Artificial Analysis, the San Francisco-based platform that independently benchmarks over 100 AI models, has launched a Model Recommender tool. The service lets users specify their priorities across intelligence, speed, and cost, then spits out a ranked list of models that fit.
The pitch
Here's the problem the tool is trying to solve: there are too many models. Artificial Analysis tracks everything from Claude Opus 4.6 to Gemma 3n, across metrics like output speed, latency, pricing, context window size, and their own composite Intelligence Index. For a developer trying to pick between, say, a cheap and fast option for a customer service bot versus a pricier reasoning model for code generation, the sheer volume of data on the platform's model comparison page is genuinely overwhelming.
The Model Recommender collapses all that into a questionnaire. You set your constraints and the tool does the filtering.
According to the original Russian-language announcement (the source material was posted in Russian on X), the engine accounts for inference speed via API, multimodality support, license type, and lets users manually weight quality metrics for things like code generation, hallucination resistance, and agentic task performance. I couldn't independently verify every parameter the source claims is available, since the tool's page is heavily JavaScript-rendered and doesn't expose its full feature set to web scrapers. But the general pitch tracks with what Artificial Analysis already publishes.
Does it matter?
The honest answer: maybe. The concept isn't new. Plenty of developers already use Artificial Analysis as a de facto comparison shopping tool. Andrew Ng has publicly praised the platform for filling a gap that the LMSYS Chatbot Arena and Hugging Face leaderboards don't cover, particularly around API performance and pricing data.
But turning a leaderboard into a recommendation engine is a different thing. Leaderboards let you browse. Recommenders make choices for you. And the quality of those choices depends entirely on how well the underlying scoring works.
Artificial Analysis does have credibility here. The company, founded in 2024, runs its own Intelligence Index v4.0, which aggregates 10 evaluations including GDPval-AA, Terminal-Bench Hard, SciCode, Humanity's Last Exam, and their own AA-Omniscience hallucination benchmark. They run everything on dedicated hardware with standardized prompting. According to CB Insights, the founders maintain that nobody pays to appear on the public leaderboard, with revenue coming from enterprise subscriptions and private custom benchmarking for AI companies.

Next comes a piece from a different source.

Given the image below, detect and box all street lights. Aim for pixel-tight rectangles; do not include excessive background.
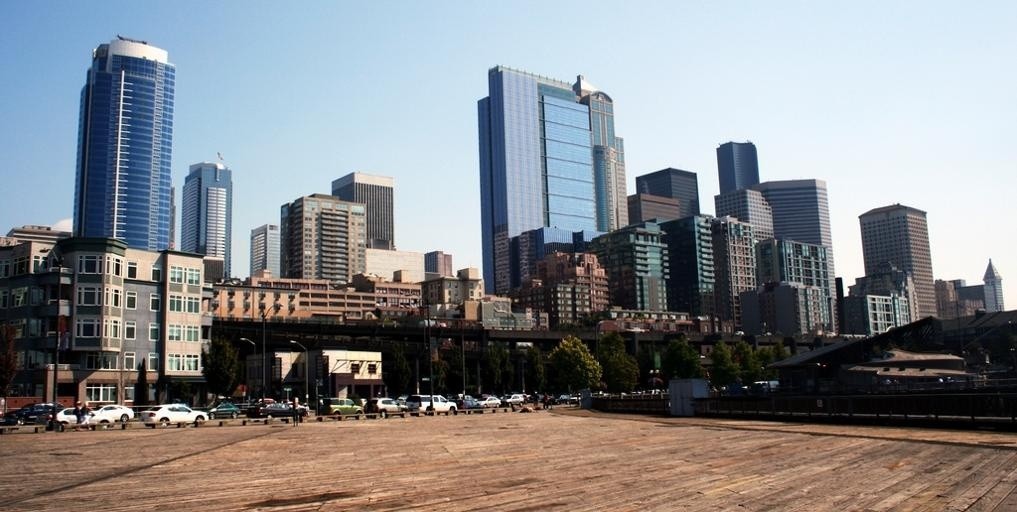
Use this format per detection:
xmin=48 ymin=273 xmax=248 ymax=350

That firewall matters. If the recommender is just surfacing the same independent data in a more digestible format, fine. If model providers start paying for better placement... well, that's a different conversation entirely.
What's missing
The tool appears to focus on text-based LLMs accessed via API. Artificial Analysis does benchmark image, video, and speech models separately (they run popular arena-style comparisons for those), but it is unclear whether the recommender covers them. The source material mentions multimodality as a filter, but I couldn't confirm whether that means "models that accept images as input" or something broader.
There's also a question of freshness. The AI model landscape moves fast. When I checked the Artificial Analysis homepage, their Intelligence Index already listed models like GPT-5.2 and Claude Opus 4.6, but new models drop weekly. How quickly does the recommender update? The site doesn't say.
Who actually needs this?
Developers and teams making deployment decisions. Not researchers, not hobbyists comparing ChatGPT and Claude for personal use. The kind of person who cares about the difference between 288 tokens per second and 201 tokens per second on GPT-5 variants, or who needs to know that Gemma 3n E4B costs $0.03 per million tokens while Claude Opus 4.6 runs at $1.20.
For that audience, a recommendation engine that accounts for the full matrix of tradeoffs (intelligence scores, speed, latency, price, context window, license openness) could save real time. Whether it saves enough time over just reading the existing comparison charts is the question I can't answer yet.
The tool is live at artificialanalysis.ai/models/recommend.